▸ **Work to complete**:
Recast the entries below as a JSON list of strings, with one string for each line and blank lines omitted.
■ ■ ■
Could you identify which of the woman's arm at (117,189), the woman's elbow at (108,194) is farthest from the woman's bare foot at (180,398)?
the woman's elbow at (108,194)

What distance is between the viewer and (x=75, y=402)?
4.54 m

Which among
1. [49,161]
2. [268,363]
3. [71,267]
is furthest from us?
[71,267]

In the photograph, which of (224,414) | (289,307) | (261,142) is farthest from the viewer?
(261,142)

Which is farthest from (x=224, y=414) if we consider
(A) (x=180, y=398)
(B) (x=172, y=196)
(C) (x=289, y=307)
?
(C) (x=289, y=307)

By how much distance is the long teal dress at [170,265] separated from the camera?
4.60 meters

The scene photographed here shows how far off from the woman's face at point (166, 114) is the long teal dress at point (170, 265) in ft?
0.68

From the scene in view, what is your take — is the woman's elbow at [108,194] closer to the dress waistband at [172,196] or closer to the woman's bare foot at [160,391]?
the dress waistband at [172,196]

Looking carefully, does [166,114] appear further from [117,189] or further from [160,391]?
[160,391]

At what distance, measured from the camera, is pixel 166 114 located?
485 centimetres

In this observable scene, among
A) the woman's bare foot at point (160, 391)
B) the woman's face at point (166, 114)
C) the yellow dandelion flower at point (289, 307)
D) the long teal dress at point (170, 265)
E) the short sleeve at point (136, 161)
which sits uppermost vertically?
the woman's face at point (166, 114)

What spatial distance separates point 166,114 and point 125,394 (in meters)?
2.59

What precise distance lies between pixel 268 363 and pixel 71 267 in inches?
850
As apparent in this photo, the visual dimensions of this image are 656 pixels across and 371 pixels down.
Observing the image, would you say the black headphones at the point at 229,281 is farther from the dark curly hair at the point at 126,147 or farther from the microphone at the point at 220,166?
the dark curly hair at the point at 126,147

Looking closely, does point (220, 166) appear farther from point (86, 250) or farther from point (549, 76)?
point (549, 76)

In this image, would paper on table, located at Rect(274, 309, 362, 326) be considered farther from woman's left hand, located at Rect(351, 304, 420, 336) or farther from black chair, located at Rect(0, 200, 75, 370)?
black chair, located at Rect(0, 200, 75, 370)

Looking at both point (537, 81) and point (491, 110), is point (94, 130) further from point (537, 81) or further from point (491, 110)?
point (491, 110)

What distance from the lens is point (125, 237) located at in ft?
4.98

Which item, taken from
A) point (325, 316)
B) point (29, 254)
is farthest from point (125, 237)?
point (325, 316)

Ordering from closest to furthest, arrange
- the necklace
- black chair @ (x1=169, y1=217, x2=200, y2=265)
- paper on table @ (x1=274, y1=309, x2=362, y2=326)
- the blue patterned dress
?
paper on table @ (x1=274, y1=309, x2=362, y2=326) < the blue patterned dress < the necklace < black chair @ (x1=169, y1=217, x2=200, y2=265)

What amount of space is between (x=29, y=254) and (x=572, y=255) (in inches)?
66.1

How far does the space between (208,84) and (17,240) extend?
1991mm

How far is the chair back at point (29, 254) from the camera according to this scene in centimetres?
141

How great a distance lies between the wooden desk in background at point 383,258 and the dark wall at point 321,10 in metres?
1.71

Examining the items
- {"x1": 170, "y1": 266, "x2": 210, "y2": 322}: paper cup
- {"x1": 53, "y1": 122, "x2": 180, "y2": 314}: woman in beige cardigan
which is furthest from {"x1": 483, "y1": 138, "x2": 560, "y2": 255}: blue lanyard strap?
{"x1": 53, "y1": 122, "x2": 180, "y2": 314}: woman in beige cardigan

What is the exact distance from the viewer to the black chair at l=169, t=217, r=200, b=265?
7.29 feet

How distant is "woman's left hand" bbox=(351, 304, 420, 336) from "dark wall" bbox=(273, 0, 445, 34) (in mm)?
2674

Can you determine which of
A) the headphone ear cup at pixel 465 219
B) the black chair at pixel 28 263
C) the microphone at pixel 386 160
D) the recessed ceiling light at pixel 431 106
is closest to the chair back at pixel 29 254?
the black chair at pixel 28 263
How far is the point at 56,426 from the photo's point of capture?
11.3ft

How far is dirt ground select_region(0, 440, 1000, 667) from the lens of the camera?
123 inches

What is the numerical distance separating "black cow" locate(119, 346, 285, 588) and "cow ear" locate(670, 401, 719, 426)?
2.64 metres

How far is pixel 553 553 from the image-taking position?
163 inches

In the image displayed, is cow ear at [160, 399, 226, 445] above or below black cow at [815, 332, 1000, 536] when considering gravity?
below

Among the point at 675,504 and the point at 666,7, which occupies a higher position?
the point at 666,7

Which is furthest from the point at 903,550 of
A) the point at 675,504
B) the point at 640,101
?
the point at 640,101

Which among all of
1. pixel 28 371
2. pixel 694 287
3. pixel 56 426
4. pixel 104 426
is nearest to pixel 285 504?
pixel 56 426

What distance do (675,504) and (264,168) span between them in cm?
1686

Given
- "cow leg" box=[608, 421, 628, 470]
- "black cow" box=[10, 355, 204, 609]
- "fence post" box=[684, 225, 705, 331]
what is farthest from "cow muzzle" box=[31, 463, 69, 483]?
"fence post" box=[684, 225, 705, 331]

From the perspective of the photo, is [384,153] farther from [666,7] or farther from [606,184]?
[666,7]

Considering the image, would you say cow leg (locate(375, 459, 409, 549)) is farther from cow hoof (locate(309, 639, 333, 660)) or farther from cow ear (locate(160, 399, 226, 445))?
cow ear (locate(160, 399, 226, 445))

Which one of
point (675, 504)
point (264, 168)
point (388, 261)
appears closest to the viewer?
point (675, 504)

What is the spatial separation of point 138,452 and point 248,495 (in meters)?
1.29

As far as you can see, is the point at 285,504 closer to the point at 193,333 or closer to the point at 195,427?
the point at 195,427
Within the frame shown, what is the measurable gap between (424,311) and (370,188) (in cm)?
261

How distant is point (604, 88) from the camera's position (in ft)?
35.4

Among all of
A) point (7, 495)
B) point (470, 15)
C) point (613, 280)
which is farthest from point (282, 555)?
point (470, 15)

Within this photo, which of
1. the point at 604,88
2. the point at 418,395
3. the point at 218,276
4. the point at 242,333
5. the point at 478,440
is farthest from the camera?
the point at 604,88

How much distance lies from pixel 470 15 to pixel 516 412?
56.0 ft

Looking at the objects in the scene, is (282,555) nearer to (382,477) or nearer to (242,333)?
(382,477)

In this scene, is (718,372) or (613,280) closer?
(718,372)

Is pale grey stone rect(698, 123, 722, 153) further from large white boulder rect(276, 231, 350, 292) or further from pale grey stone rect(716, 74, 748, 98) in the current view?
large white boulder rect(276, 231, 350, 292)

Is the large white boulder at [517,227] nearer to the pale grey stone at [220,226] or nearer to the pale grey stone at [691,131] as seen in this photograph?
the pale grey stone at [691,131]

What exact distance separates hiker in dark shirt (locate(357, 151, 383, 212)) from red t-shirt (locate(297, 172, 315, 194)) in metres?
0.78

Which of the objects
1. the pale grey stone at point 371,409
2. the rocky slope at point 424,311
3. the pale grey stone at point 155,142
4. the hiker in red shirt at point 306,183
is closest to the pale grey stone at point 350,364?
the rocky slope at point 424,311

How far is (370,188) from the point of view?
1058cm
■ ■ ■
▸ **Answer to this problem**:
[
  "Could you identify which of the woman's arm at (117,189), the woman's elbow at (108,194) is farthest from the woman's bare foot at (180,398)?",
  "the woman's elbow at (108,194)",
  "What distance is between the viewer and (x=75, y=402)?",
  "4.54 m",
  "Which among",
  "1. [49,161]",
  "2. [268,363]",
  "3. [71,267]",
  "is furthest from us?",
  "[71,267]",
  "In the photograph, which of (224,414) | (289,307) | (261,142) is farthest from the viewer?",
  "(261,142)",
  "Which is farthest from (x=224, y=414) if we consider",
  "(A) (x=180, y=398)",
  "(B) (x=172, y=196)",
  "(C) (x=289, y=307)",
  "?",
  "(C) (x=289, y=307)",
  "By how much distance is the long teal dress at [170,265] separated from the camera?",
  "4.60 meters",
  "The scene photographed here shows how far off from the woman's face at point (166, 114) is the long teal dress at point (170, 265) in ft?",
  "0.68",
  "From the scene in view, what is your take — is the woman's elbow at [108,194] closer to the dress waistband at [172,196] or closer to the woman's bare foot at [160,391]?",
  "the dress waistband at [172,196]",
  "Looking carefully, does [166,114] appear further from [117,189] or further from [160,391]?",
  "[160,391]",
  "At what distance, measured from the camera, is pixel 166 114 located?",
  "485 centimetres",
  "In this observable scene, among",
  "A) the woman's bare foot at point (160, 391)",
  "B) the woman's face at point (166, 114)",
  "C) the yellow dandelion flower at point (289, 307)",
  "D) the long teal dress at point (170, 265)",
  "E) the short sleeve at point (136, 161)",
  "which sits uppermost vertically?",
  "the woman's face at point (166, 114)",
  "What spatial distance separates point 166,114 and point 125,394 (in meters)?",
  "2.59",
  "What precise distance lies between pixel 268 363 and pixel 71 267 in inches?",
  "850",
  "As apparent in this photo, the visual dimensions of this image are 656 pixels across and 371 pixels down.",
  "Observing the image, would you say the black headphones at the point at 229,281 is farther from the dark curly hair at the point at 126,147 or farther from the microphone at the point at 220,166?",
  "the dark curly hair at the point at 126,147",
  "Looking closely, does point (220, 166) appear farther from point (86, 250) or farther from point (549, 76)?",
  "point (549, 76)",
  "In this image, would paper on table, located at Rect(274, 309, 362, 326) be considered farther from woman's left hand, located at Rect(351, 304, 420, 336) or farther from black chair, located at Rect(0, 200, 75, 370)?",
  "black chair, located at Rect(0, 200, 75, 370)",
  "Looking at both point (537, 81) and point (491, 110), is point (94, 130) further from point (537, 81) or further from point (491, 110)?",
  "point (491, 110)",
  "What distance from the lens is point (125, 237) located at in ft?",
  "4.98",
  "Which item, taken from",
  "A) point (325, 316)",
  "B) point (29, 254)",
  "is farthest from point (125, 237)?",
  "point (325, 316)",
  "Ordering from closest to furthest, arrange",
  "- the necklace",
  "- black chair @ (x1=169, y1=217, x2=200, y2=265)",
  "- paper on table @ (x1=274, y1=309, x2=362, y2=326)",
  "- the blue patterned dress",
  "?",
  "paper on table @ (x1=274, y1=309, x2=362, y2=326) < the blue patterned dress < the necklace < black chair @ (x1=169, y1=217, x2=200, y2=265)",
  "What amount of space is between (x=29, y=254) and (x=572, y=255) (in inches)?",
  "66.1",
  "How far does the space between (208,84) and (17,240) extend?",
  "1991mm",
  "How far is the chair back at point (29, 254) from the camera according to this scene in centimetres?",
  "141",
  "How great a distance lies between the wooden desk in background at point 383,258 and the dark wall at point 321,10 in metres?",
  "1.71",
  "Examining the items",
  "- {\"x1\": 170, \"y1\": 266, \"x2\": 210, \"y2\": 322}: paper cup",
  "- {\"x1\": 53, \"y1\": 122, \"x2\": 180, \"y2\": 314}: woman in beige cardigan",
  "which is furthest from {\"x1\": 483, \"y1\": 138, \"x2\": 560, \"y2\": 255}: blue lanyard strap?",
  "{\"x1\": 53, \"y1\": 122, \"x2\": 180, \"y2\": 314}: woman in beige cardigan",
  "What is the exact distance from the viewer to the black chair at l=169, t=217, r=200, b=265?",
  "7.29 feet",
  "How distant is \"woman's left hand\" bbox=(351, 304, 420, 336) from \"dark wall\" bbox=(273, 0, 445, 34) (in mm)?",
  "2674",
  "Can you determine which of",
  "A) the headphone ear cup at pixel 465 219",
  "B) the black chair at pixel 28 263",
  "C) the microphone at pixel 386 160",
  "D) the recessed ceiling light at pixel 431 106",
  "is closest to the chair back at pixel 29 254?",
  "the black chair at pixel 28 263",
  "How far is the point at 56,426 from the photo's point of capture?",
  "11.3ft",
  "How far is dirt ground select_region(0, 440, 1000, 667) from the lens of the camera?",
  "123 inches",
  "What is the numerical distance separating \"black cow\" locate(119, 346, 285, 588) and \"cow ear\" locate(670, 401, 719, 426)?",
  "2.64 metres",
  "How far is pixel 553 553 from the image-taking position?",
  "163 inches",
  "In the image displayed, is cow ear at [160, 399, 226, 445] above or below black cow at [815, 332, 1000, 536] when considering gravity?",
  "below",
  "Among the point at 675,504 and the point at 666,7, which occupies a higher position?",
  "the point at 666,7",
  "Which is furthest from the point at 903,550 of",
  "A) the point at 675,504",
  "B) the point at 640,101",
  "?",
  "the point at 640,101",
  "Which among all of",
  "1. pixel 28 371",
  "2. pixel 694 287",
  "3. pixel 56 426",
  "4. pixel 104 426",
  "is nearest to pixel 285 504?",
  "pixel 56 426",
  "What distance do (675,504) and (264,168) span between them in cm?",
  "1686",
  "Given",
  "- \"cow leg\" box=[608, 421, 628, 470]",
  "- \"black cow\" box=[10, 355, 204, 609]",
  "- \"fence post\" box=[684, 225, 705, 331]",
  "what is farthest from \"cow muzzle\" box=[31, 463, 69, 483]?",
  "\"fence post\" box=[684, 225, 705, 331]",
  "From the perspective of the photo, is [384,153] farther from [666,7] or farther from [606,184]?",
  "[666,7]",
  "Considering the image, would you say cow leg (locate(375, 459, 409, 549)) is farther from cow hoof (locate(309, 639, 333, 660)) or farther from cow ear (locate(160, 399, 226, 445))?",
  "cow ear (locate(160, 399, 226, 445))",
  "Which one of",
  "point (675, 504)",
  "point (264, 168)",
  "point (388, 261)",
  "appears closest to the viewer?",
  "point (675, 504)",
  "What is the spatial separation of point 138,452 and point 248,495 (in meters)?",
  "1.29",
  "As far as you can see, is the point at 285,504 closer to the point at 193,333 or closer to the point at 195,427?",
  "the point at 195,427",
  "Within the frame shown, what is the measurable gap between (424,311) and (370,188) (in cm)?",
  "261",
  "How distant is point (604, 88) from the camera's position (in ft)?",
  "35.4",
  "Among all of",
  "A) point (7, 495)",
  "B) point (470, 15)",
  "C) point (613, 280)",
  "which is farthest from point (282, 555)?",
  "point (470, 15)",
  "Within this photo, which of",
  "1. the point at 604,88",
  "2. the point at 418,395",
  "3. the point at 218,276",
  "4. the point at 242,333",
  "5. the point at 478,440",
  "is farthest from the camera?",
  "the point at 604,88",
  "How much distance lies from pixel 470 15 to pixel 516 412?",
  "56.0 ft",
  "Looking at the objects in the scene, is (282,555) nearer to (382,477) or nearer to (242,333)?",
  "(382,477)",
  "In this scene, is (718,372) or (613,280) closer?",
  "(718,372)",
  "Is pale grey stone rect(698, 123, 722, 153) further from large white boulder rect(276, 231, 350, 292) or further from pale grey stone rect(716, 74, 748, 98) in the current view?",
  "large white boulder rect(276, 231, 350, 292)",
  "Is the large white boulder at [517,227] nearer to the pale grey stone at [220,226] or nearer to the pale grey stone at [691,131] as seen in this photograph?",
  "the pale grey stone at [691,131]",
  "What exact distance separates hiker in dark shirt (locate(357, 151, 383, 212)) from red t-shirt (locate(297, 172, 315, 194)) in metres?",
  "0.78",
  "Which of the objects",
  "1. the pale grey stone at point 371,409",
  "2. the rocky slope at point 424,311",
  "3. the pale grey stone at point 155,142",
  "4. the hiker in red shirt at point 306,183",
  "is closest to the pale grey stone at point 350,364?",
  "the rocky slope at point 424,311",
  "How far is (370,188) from the point of view?",
  "1058cm"
]